Although there is no dogmatic formula for simpler living, there is a general pattern of behaviour and attitudes that is often associated with this approach to living. Those choosing a simper life:
- Tend to invest time and energy freed up by simpler living in activities with their partner, children and friends (walking, making music together, sharing a meal, camping, etc.), or volunteering to help others, or getting involved in civic affairs to improve the life of the community.
- Tend to work on developing the full spectrum of their potentials: physical (running, biking, hiking, etc.), emotional (learning the skills of intimacy and sharing feelings in important relationships), mental (engaging in lifelong learning by reading, taking classes, etc.), and spiritual (learning to move through life with a quiet mind and compassionate heart).
- Tend to feel an intimate connection with the earth and a reverential concern for nature. In knowing that the ecology of the earth is a part of our extended "body," people tend to act in ways that express great care for its well-being.
- Tend to feel a compassionate concern for the world's poor: a simpler life fosters a sense of kinship with people around the world and thus concern for social justice and equity in the use of the world's resources.
- Tend to lower their overall level of personal consumption - buy less clothing (with more attention to what is functional, durable, aesthetic, and less concern with passing fads, fashions, and seasonal styles), buy less jewellery and other forms of personal ornamentation, by fewer cosmetic products and observe holidays in a less commercialized manner.
- Tend to alter their patterns of consumption in favor of products that are durable, easy to repair, non-polluting in their manufacture and use, energy-efficient, functional and aesthetic.

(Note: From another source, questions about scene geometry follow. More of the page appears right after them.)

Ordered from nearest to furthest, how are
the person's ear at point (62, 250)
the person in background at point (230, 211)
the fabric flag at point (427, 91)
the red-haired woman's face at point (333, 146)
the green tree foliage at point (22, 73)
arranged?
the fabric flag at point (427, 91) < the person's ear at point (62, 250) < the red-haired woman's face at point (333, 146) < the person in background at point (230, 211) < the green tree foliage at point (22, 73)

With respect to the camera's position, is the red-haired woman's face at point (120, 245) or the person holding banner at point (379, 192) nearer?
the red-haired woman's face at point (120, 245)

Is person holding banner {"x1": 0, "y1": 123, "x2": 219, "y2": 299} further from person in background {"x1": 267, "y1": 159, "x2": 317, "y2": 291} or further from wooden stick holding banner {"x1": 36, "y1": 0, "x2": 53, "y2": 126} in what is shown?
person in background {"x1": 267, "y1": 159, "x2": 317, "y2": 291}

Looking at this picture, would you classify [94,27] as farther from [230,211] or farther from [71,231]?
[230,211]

- Tend to shift their diets away from highly processed foods, meat, and sugar toward foods that are more natural, healthy, simple, and appropriate for sustaining the inhabitants of a small planet.
- Tend to reduce undue clutter and complexity in their personal lives by giving away or selling those possessions that are seldom used and could be used productively by others (clothing, books, furniture, appliances, tools, etc.) Tend to use their consumption politically by boycotting goods and services of companies whose actions or policies they consider unethical.
- Tend to recycle metal, glass, and paper and to cut back on consumption of items that are wasteful of non-renewable resources. Tend to pursue a livelihood that directly contributes to the well-being of the world and enables a person to use more fully his or her creative capacities in ways that are fulfilling.
- Tend to develop personal skills that contribute to greater self-reliance and reduce dependence upon experts to handle life's ordinary demands (for example, basic carpentry, plumbing, appliance, repair, gardening, crafts, etc.)
- Tend to prefer smaller-scale, more human-sized living and working environments that foster a sense of community, face-to-face contact, and mutual caring.
- Tend to alter male-female roles in favor of non-sexist patterns of relationship.
- Tend to appreciate the simplicity of nonverbal forms of communication - the eloquence of silence, hugging and touching, the language of the eyes.
- Tend to participate in holistic health-care practices that emphasize preventative medicine and the healing powers of the body when assisted by the mind.
- Tend to involve themselves with compassionate causes, such as protecting rain forests and saving animals from extinction, and tend to use non-violent means in their efforts.
- Tend to change transportation modes in favour of public transportation, car-pooling, smaller and more fuel-efficient autos, living closer to work, riding a bike and walking.
Because there is a tendency to emphasis the external changes that characterize simpler living, it is important to reiterate that this approach to life is intended to integrate both inner and outer aspects of existence into a satisfying and purposeful whole."